25 gen. – Dal momento in cui il sindaco Flavio Delbono rassegnerà ufficialmente le dimissioni annunciate oggi, la sua decisione diventerà efficace e irrevocabile entro 20 giorni. Allo scadere di questo periodo, il prefetto, per decreto del presidente della Repubblica, su proposta del ministro degli Interni, dovrebbe sciogliere il Consiglio comunale e indicare un commissario che porti alle elezioni. Normalmente viene scelto un vice prefetto o un ex prefetto. Le elezioni devono essere indette nel primo periodo utile.
La Prefettura ha chiarito che, dopo le dimissioni del sindaco, saranno già scaduti i tempi per andare a nuove elezioni comunali a marzo, quando in Emilia-Romagna sono già fissate quelle regionali.

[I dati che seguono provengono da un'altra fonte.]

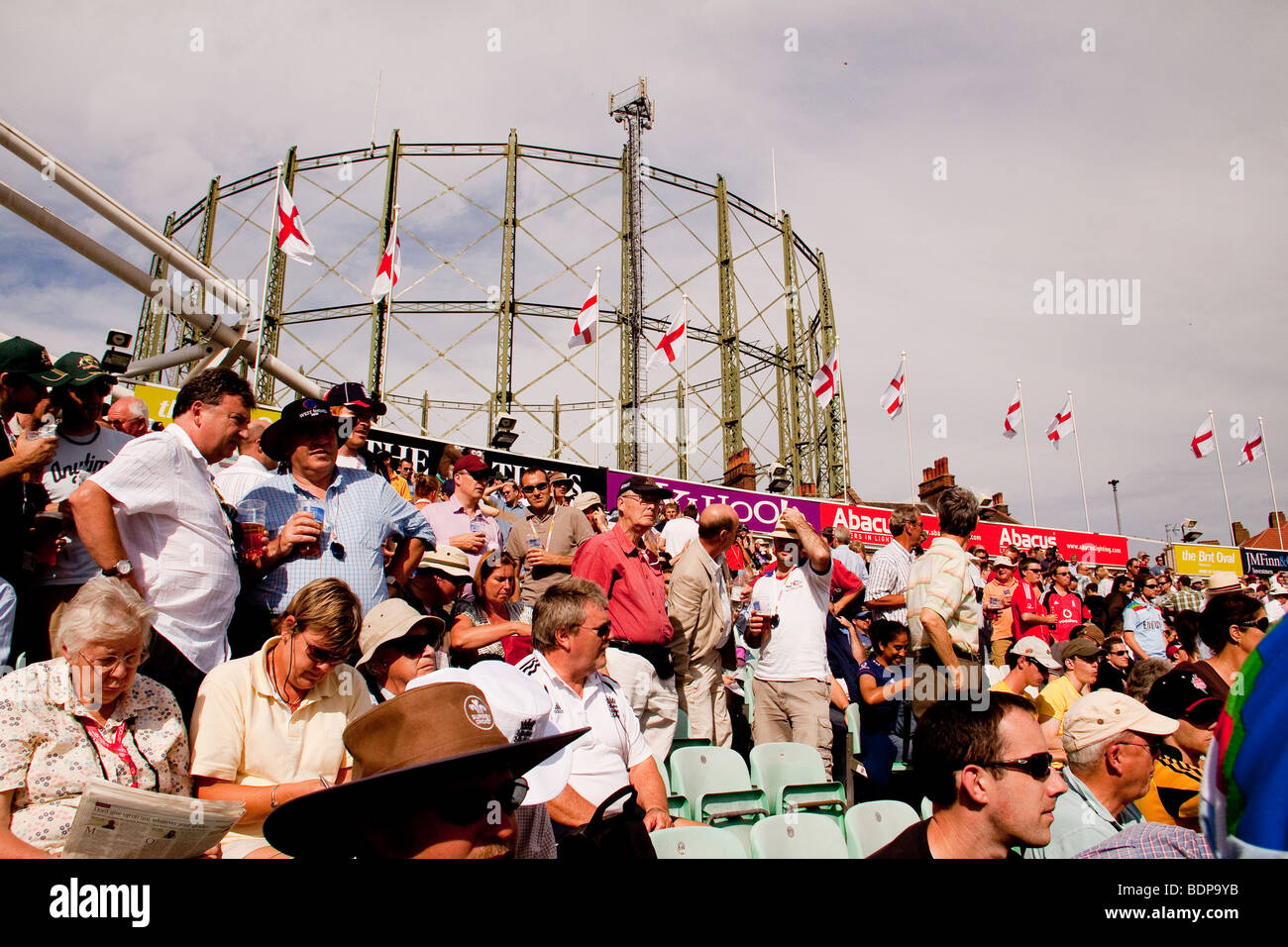 Crowd watching cricket game in front of a gas holder, London, UK The Oval - Stock Image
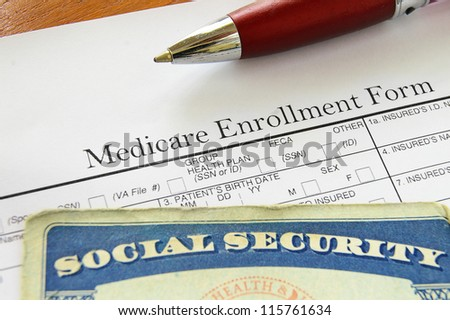 Social Security card and Medicare enrollment form - stock photo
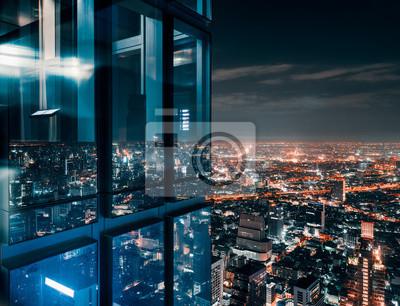 Obraz Glass window with glowing crowded city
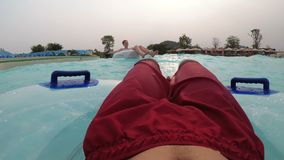 Pov view of Man floating on inflatable circle in the pool with artificial waves. CHONBURI, THAILAND, JANUARY 22, 2018: Pov view of Man floating on inflatable stock footage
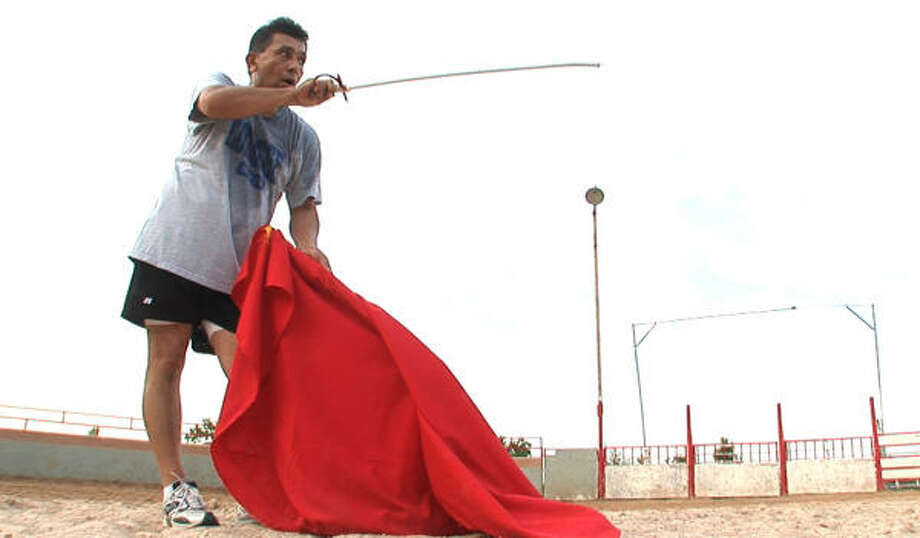 Longinos Mendoza practices his matador techniques in preparation for a bloodless bullfight. Photo: Meg Loucks, Chronicle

E’ scaduto il 21 gennaio, infatti, il tempo utile perché le dimissioni consentissero di indire le elezioni comunali a marzo, come avrebbe permesso di fare la legge per le elezioni nell’Abruzzo del dopo terremoto. Secondo la legislazione vigente, si dovrà aspettare fino al 2011, verosimilmente fino a marzo. Questo vorrebbe dire che Bologna rimmarrebbe commissariata per più di un anno.

Così il Consiglio comunale di Bologna corre ai ripari per evitare il commissariamento e, all’unanimità, chiede l’intervento del ministro degli Interni, Roberto Maroni, perché il governo approvi al più presto il decreto per consentire le elezioni anticipate sotto le Due Torri. L’aula di Palazzo d’Accursio ha infatti approvato l’ordine del giorno presentato oggi dal consigliere comunale e segretario cittadino della Lega Nord, Manes Bernardini, subito dopo l’annuncio di dimissioni da parte del sindaco.

Il ministro del Lavoro e delle Politiche sociali, Maurizio Sacconi, giunto in città in serata, sulla possibilita’ di anticipare la data delle amministrative si è espresso con un “valuteremo“. Occorre intanto avere, ha detto, “le dimissioni vere, per adesso le abbiamo annunciate”.